Copy every one of the records below word for word, leaving out the pictures.

## Excerpted data
• • • • •

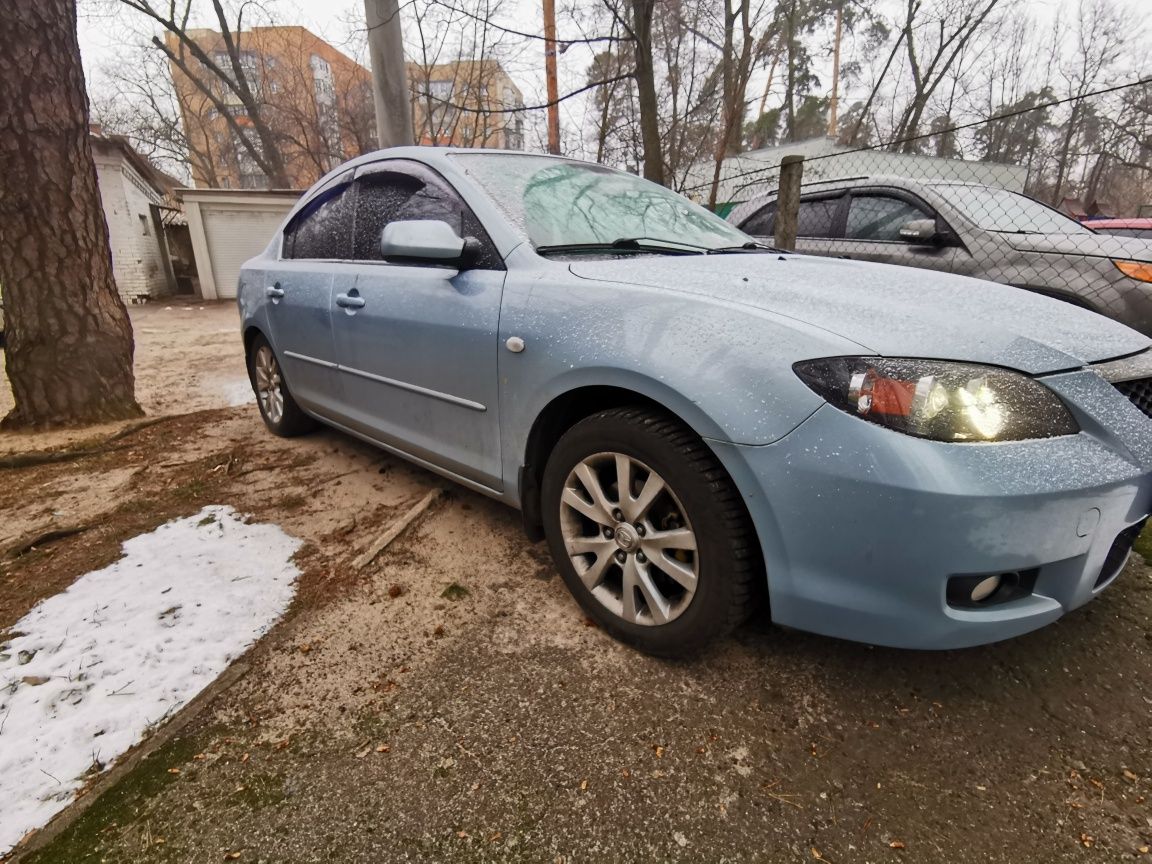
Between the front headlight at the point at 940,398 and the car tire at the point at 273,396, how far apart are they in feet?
10.8

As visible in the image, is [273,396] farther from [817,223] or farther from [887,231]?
[887,231]

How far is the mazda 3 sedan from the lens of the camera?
1.39 m

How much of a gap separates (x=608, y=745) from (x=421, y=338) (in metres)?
1.64

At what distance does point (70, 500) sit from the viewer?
3.14 meters

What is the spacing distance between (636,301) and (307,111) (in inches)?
1204

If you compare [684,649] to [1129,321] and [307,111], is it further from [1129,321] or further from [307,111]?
[307,111]

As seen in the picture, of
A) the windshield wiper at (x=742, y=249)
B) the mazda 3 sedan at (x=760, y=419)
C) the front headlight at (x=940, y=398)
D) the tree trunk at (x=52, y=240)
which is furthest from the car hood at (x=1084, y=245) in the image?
the tree trunk at (x=52, y=240)

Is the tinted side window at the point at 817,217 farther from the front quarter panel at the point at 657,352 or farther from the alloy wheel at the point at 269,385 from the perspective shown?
the alloy wheel at the point at 269,385

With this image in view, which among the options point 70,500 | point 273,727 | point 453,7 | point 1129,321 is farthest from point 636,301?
point 453,7

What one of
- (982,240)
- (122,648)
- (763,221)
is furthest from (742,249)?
(763,221)

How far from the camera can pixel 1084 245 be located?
4289mm

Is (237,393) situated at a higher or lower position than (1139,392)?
lower

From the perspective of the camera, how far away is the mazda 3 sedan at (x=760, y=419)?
4.58 ft

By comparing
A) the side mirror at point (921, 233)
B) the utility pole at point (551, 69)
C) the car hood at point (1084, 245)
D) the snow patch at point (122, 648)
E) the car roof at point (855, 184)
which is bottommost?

• • • • •

## Written solution
Between the front headlight at the point at 940,398 and the car tire at the point at 273,396, how far apart are they in feet?
10.8

As visible in the image, is [273,396] farther from [817,223] or farther from [887,231]?
[887,231]

How far is the mazda 3 sedan from the lens of the camera?
1.39 m

How much of a gap separates (x=608, y=745) from (x=421, y=338) (in metres)?
1.64

At what distance does point (70, 500) sit from the viewer?
3.14 meters

What is the spacing distance between (636,301) and (307,111) (in inches)?
1204

If you compare [684,649] to [1129,321] and [307,111], is it further from [1129,321] or further from [307,111]?
[307,111]

As seen in the picture, of
A) the windshield wiper at (x=742, y=249)
B) the mazda 3 sedan at (x=760, y=419)
C) the front headlight at (x=940, y=398)
D) the tree trunk at (x=52, y=240)
which is furthest from the car hood at (x=1084, y=245) in the image?
the tree trunk at (x=52, y=240)

Is the tinted side window at the point at 817,217 farther from the front quarter panel at the point at 657,352 or farther from the alloy wheel at the point at 269,385 from the perspective shown?
the alloy wheel at the point at 269,385

With this image in view, which among the options point 70,500 | point 273,727 | point 453,7 | point 1129,321 is farthest from point 636,301?
point 453,7

What one of
- (982,240)
- (122,648)
- (763,221)
is furthest from (742,249)?
(763,221)

How far from the camera can pixel 1084 245 be located?
4289mm

Is (237,393) situated at a higher or lower position than (1139,392)?
lower

From the perspective of the camera, how far away is the mazda 3 sedan at (x=760, y=419)?
4.58 ft

By comparing
A) the side mirror at point (921, 233)
B) the utility pole at point (551, 69)
C) the car hood at point (1084, 245)
D) the snow patch at point (122, 648)
E) the car roof at point (855, 184)
which is bottommost?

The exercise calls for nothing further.